Program Rp 50 Juta per RT Dipersoalkan, DPRD Kutim Tampung Keluhan Warga

Sekretasris Komisi D DPRD Kutim Basti Sangga Langi. (Ist)

KUTIM – Anggaran program pembangunan Usaha Mikro Kecil dan Menengah (UMKM) senilai Rp 50 juta per RT dari Pemerintah Kabupaten Kutai Timur (Kutim) menuai kontroversi. Sekretaris Komisi A DPRD Kutim, Basti Sangga Langi, mengungkapkan bahwa dari anggaran tersebut, 80 persen atau Rp 40 juta dialokasikan untuk pembangunan fisik. sementara sisanya 20 persen atau Rp 10 juta diperuntukkan bagi pengembangan UMKM.

Pengeluaran anggaran sebesar Rp 10 juta ini mendapat keluhan dari para pengurus RT, yang menganggapnya terlalu besar untuk kegiatan peningkatan Sumber Daya Manusia (SDM) UMKM. Meskipun telah mengikuti pelatihan, peningkatan ekonomi masyarakat belum terasa.

“Banyak masyarakat dan pengurus RT yang mengeluhkan hal ini.

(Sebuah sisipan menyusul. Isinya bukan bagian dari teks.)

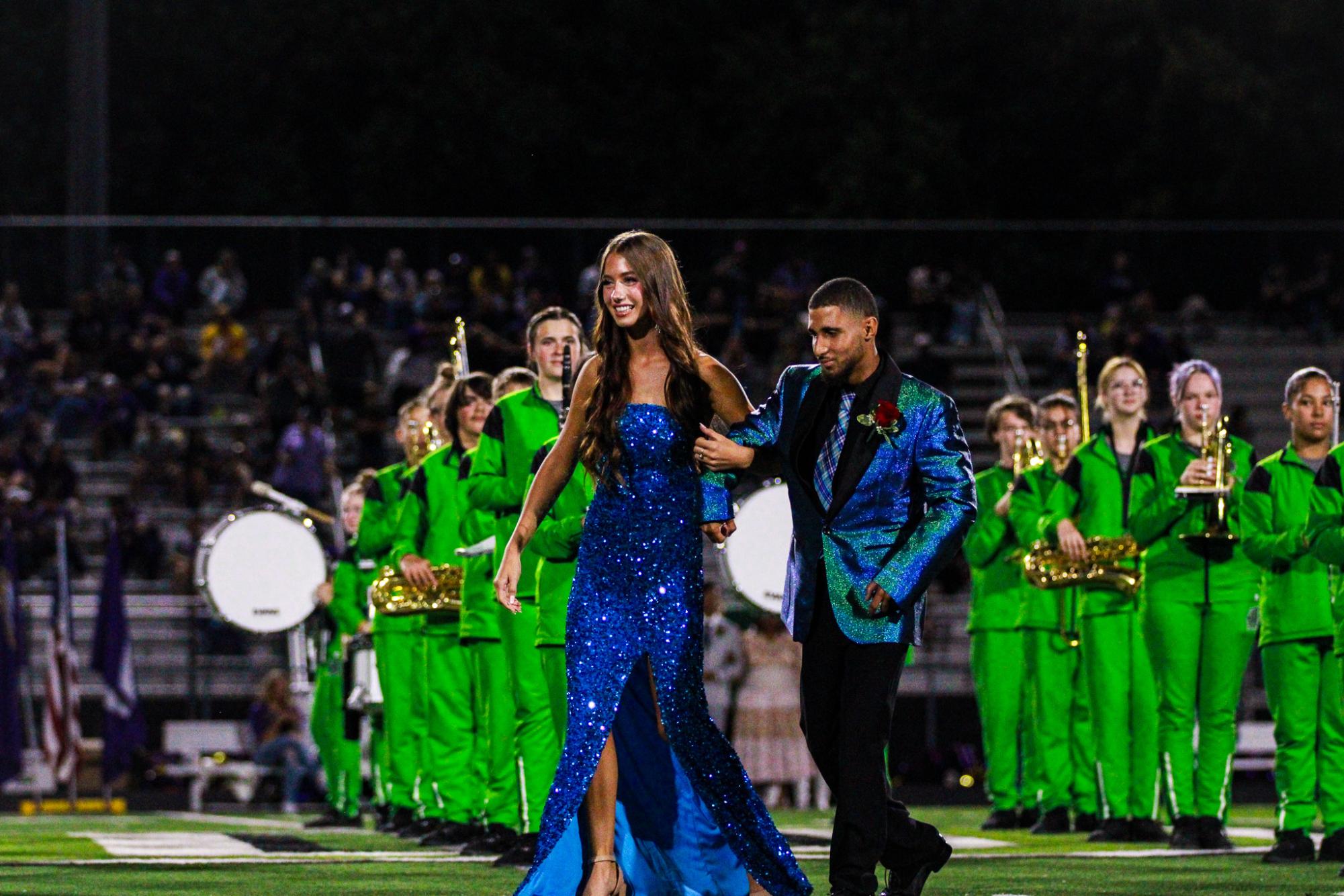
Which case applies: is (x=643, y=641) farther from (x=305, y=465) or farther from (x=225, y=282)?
(x=225, y=282)

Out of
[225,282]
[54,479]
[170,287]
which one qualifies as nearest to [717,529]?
[54,479]

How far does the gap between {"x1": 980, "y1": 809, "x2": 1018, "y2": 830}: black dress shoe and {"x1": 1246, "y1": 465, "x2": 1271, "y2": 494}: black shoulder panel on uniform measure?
397cm

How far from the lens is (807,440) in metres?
8.14

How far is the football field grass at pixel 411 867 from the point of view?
9.48 metres

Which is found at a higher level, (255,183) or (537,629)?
(255,183)

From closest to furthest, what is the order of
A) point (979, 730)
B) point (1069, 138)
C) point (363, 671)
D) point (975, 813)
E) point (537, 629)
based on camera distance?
point (537, 629), point (363, 671), point (975, 813), point (979, 730), point (1069, 138)

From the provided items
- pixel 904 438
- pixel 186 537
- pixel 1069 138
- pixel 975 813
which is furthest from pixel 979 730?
pixel 1069 138

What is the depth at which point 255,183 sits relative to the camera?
42969 millimetres

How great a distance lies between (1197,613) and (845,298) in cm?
437

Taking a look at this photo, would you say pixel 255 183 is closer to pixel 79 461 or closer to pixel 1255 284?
pixel 79 461

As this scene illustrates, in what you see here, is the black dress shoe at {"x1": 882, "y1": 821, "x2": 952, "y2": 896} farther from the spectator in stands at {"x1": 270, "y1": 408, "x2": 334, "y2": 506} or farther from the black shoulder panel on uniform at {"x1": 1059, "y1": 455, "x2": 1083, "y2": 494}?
the spectator in stands at {"x1": 270, "y1": 408, "x2": 334, "y2": 506}

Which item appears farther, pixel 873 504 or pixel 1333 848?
pixel 1333 848

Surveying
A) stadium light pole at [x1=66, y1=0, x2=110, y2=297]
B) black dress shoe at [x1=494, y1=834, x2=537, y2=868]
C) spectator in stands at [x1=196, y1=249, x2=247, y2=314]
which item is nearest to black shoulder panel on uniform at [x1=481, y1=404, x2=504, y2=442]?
black dress shoe at [x1=494, y1=834, x2=537, y2=868]

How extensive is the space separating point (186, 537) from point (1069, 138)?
73.4 ft
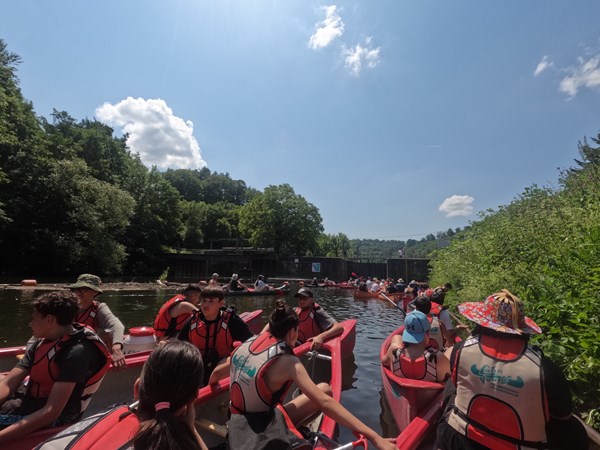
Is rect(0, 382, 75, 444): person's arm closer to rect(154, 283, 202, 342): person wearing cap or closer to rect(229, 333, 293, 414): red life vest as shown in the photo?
rect(229, 333, 293, 414): red life vest

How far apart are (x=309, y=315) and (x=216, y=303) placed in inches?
112

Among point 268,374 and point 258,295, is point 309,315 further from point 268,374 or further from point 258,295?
point 258,295

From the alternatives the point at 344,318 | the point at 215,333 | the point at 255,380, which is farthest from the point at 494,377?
the point at 344,318

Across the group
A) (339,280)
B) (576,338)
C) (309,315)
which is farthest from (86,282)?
(339,280)

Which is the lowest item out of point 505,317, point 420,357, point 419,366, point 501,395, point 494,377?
point 419,366

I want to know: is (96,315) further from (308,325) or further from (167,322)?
(308,325)

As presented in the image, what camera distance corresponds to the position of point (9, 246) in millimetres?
29891

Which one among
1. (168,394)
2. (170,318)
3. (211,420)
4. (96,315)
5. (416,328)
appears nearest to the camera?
(168,394)

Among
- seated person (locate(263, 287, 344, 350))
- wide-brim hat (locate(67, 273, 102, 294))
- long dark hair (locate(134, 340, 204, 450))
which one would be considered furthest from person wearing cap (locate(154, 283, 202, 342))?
long dark hair (locate(134, 340, 204, 450))

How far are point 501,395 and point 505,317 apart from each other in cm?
59

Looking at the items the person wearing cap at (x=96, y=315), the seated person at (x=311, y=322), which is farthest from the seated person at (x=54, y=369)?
the seated person at (x=311, y=322)

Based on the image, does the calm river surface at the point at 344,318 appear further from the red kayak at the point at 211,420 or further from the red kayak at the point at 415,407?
the red kayak at the point at 415,407

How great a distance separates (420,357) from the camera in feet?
15.1

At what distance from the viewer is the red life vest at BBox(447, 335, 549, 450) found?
2.37 meters
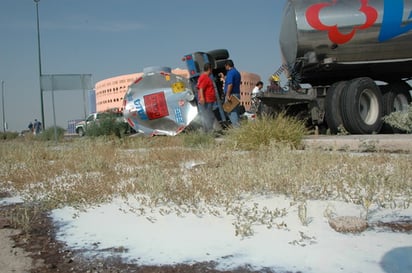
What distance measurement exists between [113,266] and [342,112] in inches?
295

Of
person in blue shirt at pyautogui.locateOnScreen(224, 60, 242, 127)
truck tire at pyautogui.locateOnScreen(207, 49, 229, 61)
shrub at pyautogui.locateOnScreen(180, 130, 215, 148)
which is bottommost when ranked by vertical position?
shrub at pyautogui.locateOnScreen(180, 130, 215, 148)

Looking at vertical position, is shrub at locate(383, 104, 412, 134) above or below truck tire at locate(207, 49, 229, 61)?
below

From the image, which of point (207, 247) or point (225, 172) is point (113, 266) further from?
point (225, 172)

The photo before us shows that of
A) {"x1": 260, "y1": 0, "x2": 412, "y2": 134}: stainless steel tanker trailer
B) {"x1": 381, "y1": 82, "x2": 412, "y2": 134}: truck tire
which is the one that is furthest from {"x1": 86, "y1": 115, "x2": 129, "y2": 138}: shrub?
{"x1": 381, "y1": 82, "x2": 412, "y2": 134}: truck tire

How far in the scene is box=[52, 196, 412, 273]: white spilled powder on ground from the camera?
6.82 feet

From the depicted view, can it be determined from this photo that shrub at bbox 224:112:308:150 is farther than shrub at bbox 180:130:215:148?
No

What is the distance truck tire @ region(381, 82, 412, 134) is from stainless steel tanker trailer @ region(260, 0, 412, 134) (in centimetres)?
5

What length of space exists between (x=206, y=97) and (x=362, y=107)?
3.37m

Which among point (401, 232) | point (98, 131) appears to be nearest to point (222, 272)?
point (401, 232)

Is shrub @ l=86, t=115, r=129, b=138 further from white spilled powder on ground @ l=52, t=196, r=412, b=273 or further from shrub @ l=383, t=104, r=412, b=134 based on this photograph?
white spilled powder on ground @ l=52, t=196, r=412, b=273

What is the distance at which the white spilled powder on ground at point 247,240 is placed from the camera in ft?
6.82

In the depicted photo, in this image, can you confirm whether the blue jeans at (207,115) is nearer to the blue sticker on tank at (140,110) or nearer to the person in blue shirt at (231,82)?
the person in blue shirt at (231,82)

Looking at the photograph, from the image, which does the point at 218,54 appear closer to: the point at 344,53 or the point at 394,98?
the point at 344,53

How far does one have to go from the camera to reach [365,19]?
8.83 meters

Mereka mempertanyakan pelaksanaan pelatihan dan bagaimana cara memasarkan produk setelah menghasilkannya,” ujar Basti kepada wartawan beberapa waktu lalu.

Masyarakat juga menanyakan tentang cara atau teknik memasarkan produk UMKM melalui media sosial atau internet, terutama bagi mereka yang telah mengikuti pelatihan namun masih minim pemahaman tentang teknologi.

“Maksud mereka adalah bagaimana produk-produk ini dapat dipasarkan melalui aplikasi seperti Shopee, Facebook, atau apakah ada aplikasi khusus lokal untuk produk Kutim,” ungkap Basti.

Basti mengungkapkan bahwa UMKM Kutim telah menghasilkan produk lokal seperti kripik singkong, kripik pisang, dan amplang. Namun, kendala yang dihadapi adalah ketersediaan peralatan.

Politisi PAN ini meminta pemerintah untuk memberikan bantuan alat produksi atau mesin cetak kripik dan amplang, karena alat tersebut masih sulit ditemukan di pasaran.

“Bagaimana mereka bisa meningkatkan kemampuan mereka setelah mengikuti pelatihan jika tidak ada peralatan yang tersedia untuk mencetak produk di rumah? Oleh karena itu, diperlukan bantuan pemerintah dalam menyediakan peralatan yang dibutuhkan,” tegasnya.

Menurut Basti, akan lebih baik jika pemerintah menyediakan tempat khusus untuk memasarkan produk-produk lokal tersebut. Hal ini akan memudahkan wisatawan atau pengunjung yang datang ke Kutim untuk membeli hasil karya masyarakat sebagai oleh-oleh.

“Jika mereka membeli produk-produk kita, maka UMKM kita akan semakin berkembang,” tambahnya dengan tegas.

Basti juga mengusulkan agar pemerintah menyediakan tempat khusus yang dapat menjadi pusat penjualan produk lokal Kutai Timur. Dengan adanya tempat tersebut, para wisatawan atau orang yang berkunjung ke Kutim akan lebih mudah diarahkan untuk membeli produk-produk UMKM sebagai oleh-oleh.

Perbaikan program UMKM serta dukungan yang lebih baik dari pemerintah dan masyarakat diharapkan dapat mendorong pertumbuhan dan keberlanjutan UMKM di Kutai Timur.